Consider the hypothetical situation where a transform action has 100 individually defined transforms and each transform is iterating over 10,000 records. Each run of the transform action could instantiate 1 million different transform operations. At this scale, the many tiny allocations quickly add up to create a large overall minimum allocation for the transform action.

A more efficient way to manage this hypothetical transform would be to define a single transform operation that contains a custom script which includes all of the needed transforms. This would ensure that the minimum allocation directly corresponds with the number of iterations.
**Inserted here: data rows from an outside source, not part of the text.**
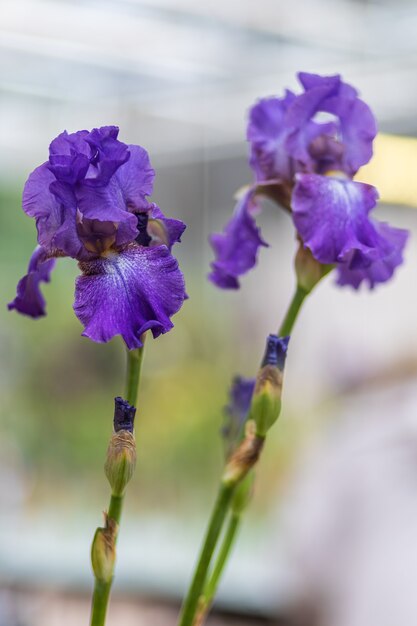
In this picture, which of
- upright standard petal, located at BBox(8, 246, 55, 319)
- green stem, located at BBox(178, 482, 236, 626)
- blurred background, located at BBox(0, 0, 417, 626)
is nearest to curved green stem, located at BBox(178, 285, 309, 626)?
green stem, located at BBox(178, 482, 236, 626)

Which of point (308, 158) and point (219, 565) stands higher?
point (308, 158)

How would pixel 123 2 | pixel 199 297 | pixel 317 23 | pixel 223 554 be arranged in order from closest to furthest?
1. pixel 223 554
2. pixel 123 2
3. pixel 317 23
4. pixel 199 297

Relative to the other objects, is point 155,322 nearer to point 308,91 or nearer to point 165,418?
point 308,91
The hypothetical transformation described above would only have 10 thousand allocations instead of 1 million.

For example, the minimum allocation would large in a situation where the document being transformed has 100 properties and there is a separate transform in the action for each of these, and the transforms are iterating over 10,000 documents.

Avoid creating many individual transform operations on a transform action.

# Each transform operation is individually defined and each incurs a separate minimum allocation per execution.

# Transform operation 1
Input Key = records[].id
Transform = TEXT
Output Key = output[]._id

# Transform operation 2
Input Key = records[].first
Transform = TEXT_CAPITALIZE
Output Key = output[].firstName

# Transform operation 3
Input Key = records[].last
Transform = TEXT_CAPITALIZE
Output Key = output[].lastName

...  etc ...

Instead, create a single transform operation to more efficiently iterate over the data.

# Only one transform operation means that there is only one minimum allocation per execution.
Input Key = records[]
Transform = SCRIPT
Output Key = output[]
Script =
    [
        "_id" => TEXT(VALUE.id),
        "firstName" => TEXT_CAPITALIZE(VALUE.first),
        "lastName" => TEXT_CAPITALIZE(VALUE.last),
        ... etc ...
    ]

Also note that consolidating large numbers of transform operations would also considerably improve the execution time.